= Consigne =
Présentez sous forme de liste JSON de chaînes tout le passage qui va de la ligne contenant « Across all of » jusqu'à la fin des données, ces deux limites incluses. Mettez une chaîne par ligne et omettez les lignes vides.

= Données à traiter =
··········

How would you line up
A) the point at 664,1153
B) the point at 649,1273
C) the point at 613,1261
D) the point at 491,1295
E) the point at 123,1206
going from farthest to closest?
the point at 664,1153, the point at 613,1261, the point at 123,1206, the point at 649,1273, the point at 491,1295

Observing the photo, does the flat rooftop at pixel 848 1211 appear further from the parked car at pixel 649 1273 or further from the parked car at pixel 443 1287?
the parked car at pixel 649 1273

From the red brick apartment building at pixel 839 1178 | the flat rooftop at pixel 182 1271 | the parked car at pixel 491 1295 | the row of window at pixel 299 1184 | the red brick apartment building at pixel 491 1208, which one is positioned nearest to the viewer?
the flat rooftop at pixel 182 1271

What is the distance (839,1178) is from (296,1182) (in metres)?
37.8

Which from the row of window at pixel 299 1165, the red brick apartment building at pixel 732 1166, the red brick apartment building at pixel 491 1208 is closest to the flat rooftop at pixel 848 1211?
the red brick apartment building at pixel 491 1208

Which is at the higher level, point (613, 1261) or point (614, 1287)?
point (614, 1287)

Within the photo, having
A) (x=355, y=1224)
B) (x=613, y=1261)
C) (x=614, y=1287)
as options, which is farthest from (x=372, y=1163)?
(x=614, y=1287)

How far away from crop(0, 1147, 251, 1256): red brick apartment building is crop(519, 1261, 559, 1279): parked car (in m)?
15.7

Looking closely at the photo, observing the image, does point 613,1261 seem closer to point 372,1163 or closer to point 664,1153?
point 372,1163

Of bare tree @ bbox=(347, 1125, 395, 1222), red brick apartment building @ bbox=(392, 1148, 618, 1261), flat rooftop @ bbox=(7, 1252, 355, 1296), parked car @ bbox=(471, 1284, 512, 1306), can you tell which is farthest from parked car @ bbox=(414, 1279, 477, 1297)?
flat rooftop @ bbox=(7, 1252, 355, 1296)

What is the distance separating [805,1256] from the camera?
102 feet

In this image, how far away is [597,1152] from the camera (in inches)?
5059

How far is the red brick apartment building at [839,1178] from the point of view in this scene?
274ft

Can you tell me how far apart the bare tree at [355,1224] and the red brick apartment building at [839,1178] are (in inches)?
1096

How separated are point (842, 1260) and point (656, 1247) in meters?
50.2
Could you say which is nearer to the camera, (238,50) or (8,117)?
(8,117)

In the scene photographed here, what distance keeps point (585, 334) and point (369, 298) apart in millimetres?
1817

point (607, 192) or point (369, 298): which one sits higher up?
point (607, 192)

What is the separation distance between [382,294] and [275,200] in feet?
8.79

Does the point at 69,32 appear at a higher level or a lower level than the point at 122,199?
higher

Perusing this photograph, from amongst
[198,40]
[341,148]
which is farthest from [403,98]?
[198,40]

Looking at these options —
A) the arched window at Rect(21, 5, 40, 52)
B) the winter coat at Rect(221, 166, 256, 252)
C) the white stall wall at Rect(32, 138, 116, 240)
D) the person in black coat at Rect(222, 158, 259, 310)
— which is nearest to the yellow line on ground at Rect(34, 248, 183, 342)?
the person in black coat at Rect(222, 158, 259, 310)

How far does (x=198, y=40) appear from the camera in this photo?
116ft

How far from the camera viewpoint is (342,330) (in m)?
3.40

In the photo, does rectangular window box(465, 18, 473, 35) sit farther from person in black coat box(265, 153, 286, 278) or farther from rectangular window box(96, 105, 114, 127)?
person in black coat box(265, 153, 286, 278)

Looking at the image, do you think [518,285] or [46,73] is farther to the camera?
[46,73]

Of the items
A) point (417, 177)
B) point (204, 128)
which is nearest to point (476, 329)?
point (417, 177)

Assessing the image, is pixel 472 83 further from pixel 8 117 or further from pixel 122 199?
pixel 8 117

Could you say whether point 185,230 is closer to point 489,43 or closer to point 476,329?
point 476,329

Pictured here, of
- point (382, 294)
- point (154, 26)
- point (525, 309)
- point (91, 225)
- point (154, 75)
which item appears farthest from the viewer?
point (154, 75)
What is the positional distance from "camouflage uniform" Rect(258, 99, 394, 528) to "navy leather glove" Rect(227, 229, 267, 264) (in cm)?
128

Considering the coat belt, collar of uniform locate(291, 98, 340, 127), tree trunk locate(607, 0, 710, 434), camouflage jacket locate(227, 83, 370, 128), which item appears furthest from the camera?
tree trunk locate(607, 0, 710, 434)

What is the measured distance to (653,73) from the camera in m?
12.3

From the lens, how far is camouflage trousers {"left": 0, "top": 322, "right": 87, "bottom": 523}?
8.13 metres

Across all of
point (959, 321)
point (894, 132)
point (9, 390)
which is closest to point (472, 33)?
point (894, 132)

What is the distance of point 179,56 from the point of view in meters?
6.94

··········

= Réponse =
[
  "Across all of",
  "point (959, 321)",
  "point (894, 132)",
  "point (9, 390)",
  "which is closest to point (472, 33)?",
  "point (894, 132)",
  "What is the distance of point 179,56 from the point of view in meters?",
  "6.94"
]